### REGISTROS DE DATOS
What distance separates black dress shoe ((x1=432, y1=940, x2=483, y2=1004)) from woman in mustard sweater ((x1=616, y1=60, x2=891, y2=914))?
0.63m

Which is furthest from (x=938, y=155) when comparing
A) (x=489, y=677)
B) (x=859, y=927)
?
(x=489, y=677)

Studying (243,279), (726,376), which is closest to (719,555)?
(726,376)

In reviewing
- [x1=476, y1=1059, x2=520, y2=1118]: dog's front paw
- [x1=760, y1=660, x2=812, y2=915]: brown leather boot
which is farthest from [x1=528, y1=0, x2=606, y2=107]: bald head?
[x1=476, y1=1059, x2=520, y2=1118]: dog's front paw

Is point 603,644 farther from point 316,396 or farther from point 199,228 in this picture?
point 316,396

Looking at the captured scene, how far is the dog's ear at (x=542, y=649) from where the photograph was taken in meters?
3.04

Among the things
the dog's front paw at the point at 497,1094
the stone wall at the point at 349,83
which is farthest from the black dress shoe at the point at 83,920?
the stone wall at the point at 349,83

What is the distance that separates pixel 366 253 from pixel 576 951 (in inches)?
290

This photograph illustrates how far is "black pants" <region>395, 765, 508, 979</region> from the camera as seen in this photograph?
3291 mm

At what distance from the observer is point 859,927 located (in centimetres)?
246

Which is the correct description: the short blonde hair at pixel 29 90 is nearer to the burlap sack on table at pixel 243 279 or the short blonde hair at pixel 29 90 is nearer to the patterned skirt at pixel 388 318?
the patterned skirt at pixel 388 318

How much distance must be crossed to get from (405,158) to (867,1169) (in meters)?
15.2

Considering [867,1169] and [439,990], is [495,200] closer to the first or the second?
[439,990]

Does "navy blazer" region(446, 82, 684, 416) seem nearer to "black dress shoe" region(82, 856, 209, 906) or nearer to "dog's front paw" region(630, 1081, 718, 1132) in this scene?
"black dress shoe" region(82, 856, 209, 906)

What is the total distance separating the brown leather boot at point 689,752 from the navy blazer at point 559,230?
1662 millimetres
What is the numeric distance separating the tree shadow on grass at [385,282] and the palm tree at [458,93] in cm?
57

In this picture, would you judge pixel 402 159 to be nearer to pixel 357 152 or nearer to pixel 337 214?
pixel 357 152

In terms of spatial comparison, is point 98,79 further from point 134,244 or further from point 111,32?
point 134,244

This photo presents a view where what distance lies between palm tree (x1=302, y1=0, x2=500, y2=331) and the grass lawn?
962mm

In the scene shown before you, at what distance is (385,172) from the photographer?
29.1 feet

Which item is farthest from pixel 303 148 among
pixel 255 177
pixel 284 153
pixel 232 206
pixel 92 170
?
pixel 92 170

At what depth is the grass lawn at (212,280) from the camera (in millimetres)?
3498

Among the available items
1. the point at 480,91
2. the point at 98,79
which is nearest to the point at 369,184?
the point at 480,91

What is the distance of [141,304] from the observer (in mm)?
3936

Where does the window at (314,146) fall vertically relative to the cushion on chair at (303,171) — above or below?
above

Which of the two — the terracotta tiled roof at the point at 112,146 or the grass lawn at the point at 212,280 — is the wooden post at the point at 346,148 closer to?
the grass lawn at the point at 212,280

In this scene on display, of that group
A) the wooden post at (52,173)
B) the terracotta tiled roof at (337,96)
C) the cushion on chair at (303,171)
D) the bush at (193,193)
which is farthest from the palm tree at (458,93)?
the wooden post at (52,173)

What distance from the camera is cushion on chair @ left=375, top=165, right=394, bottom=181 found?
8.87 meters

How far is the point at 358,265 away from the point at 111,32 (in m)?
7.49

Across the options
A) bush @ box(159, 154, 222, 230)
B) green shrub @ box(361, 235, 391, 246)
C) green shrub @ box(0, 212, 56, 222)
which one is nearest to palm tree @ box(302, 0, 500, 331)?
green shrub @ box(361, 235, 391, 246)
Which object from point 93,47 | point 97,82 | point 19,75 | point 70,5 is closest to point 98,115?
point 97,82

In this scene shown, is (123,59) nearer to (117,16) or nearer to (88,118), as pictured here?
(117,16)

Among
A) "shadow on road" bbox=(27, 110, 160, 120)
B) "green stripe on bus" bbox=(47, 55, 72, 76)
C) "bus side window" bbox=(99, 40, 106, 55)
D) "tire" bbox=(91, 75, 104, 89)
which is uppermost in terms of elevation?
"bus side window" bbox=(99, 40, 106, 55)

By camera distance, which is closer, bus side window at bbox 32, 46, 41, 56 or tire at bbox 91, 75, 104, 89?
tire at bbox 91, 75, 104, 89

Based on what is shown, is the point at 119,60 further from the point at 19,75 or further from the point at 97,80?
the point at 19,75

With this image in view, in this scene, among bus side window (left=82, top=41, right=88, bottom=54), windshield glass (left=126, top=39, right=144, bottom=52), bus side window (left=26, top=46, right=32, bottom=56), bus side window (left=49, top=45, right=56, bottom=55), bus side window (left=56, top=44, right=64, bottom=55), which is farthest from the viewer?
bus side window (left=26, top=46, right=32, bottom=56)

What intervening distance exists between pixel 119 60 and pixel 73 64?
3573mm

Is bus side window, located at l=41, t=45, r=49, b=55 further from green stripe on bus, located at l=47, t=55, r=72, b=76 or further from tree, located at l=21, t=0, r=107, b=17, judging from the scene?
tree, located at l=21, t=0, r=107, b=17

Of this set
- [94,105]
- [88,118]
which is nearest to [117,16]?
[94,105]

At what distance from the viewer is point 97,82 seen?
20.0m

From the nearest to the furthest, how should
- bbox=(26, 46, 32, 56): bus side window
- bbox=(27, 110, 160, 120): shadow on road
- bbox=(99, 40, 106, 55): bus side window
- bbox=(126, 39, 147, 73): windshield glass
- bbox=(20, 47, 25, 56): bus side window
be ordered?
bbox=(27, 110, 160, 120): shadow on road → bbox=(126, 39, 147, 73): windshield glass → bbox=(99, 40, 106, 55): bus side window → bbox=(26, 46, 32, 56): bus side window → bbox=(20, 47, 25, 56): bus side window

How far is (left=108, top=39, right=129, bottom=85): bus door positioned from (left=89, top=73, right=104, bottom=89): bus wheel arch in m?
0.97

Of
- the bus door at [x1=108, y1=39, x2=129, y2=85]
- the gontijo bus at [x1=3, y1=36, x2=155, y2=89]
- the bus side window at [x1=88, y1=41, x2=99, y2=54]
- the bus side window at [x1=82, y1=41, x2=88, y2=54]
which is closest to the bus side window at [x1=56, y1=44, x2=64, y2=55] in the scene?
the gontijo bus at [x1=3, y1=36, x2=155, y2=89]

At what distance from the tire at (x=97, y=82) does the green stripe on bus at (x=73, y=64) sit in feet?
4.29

### INSTRUCCIÓN DADA
Reproduzca sin ninguna modificación las líneas de las entradas. Comience en la línea que contiene "From the nearest to the furthest, how should" y continúe hasta el final de las entradas, incluyendo ambos extremos.

### RESPUESTA COMPLETA
From the nearest to the furthest, how should
- bbox=(26, 46, 32, 56): bus side window
- bbox=(27, 110, 160, 120): shadow on road
- bbox=(99, 40, 106, 55): bus side window
- bbox=(126, 39, 147, 73): windshield glass
- bbox=(20, 47, 25, 56): bus side window
be ordered?
bbox=(27, 110, 160, 120): shadow on road → bbox=(126, 39, 147, 73): windshield glass → bbox=(99, 40, 106, 55): bus side window → bbox=(26, 46, 32, 56): bus side window → bbox=(20, 47, 25, 56): bus side window

How far is (left=108, top=39, right=129, bottom=85): bus door positioned from (left=89, top=73, right=104, bottom=89): bus wheel arch in m?
0.97

Of
- the bus door at [x1=108, y1=39, x2=129, y2=85]
- the gontijo bus at [x1=3, y1=36, x2=155, y2=89]
- the bus side window at [x1=88, y1=41, x2=99, y2=54]
- the bus side window at [x1=82, y1=41, x2=88, y2=54]
which is closest to the bus side window at [x1=56, y1=44, x2=64, y2=55] in the scene?
the gontijo bus at [x1=3, y1=36, x2=155, y2=89]

At what distance from the tire at (x=97, y=82) does the green stripe on bus at (x=73, y=64) sit in feet?
4.29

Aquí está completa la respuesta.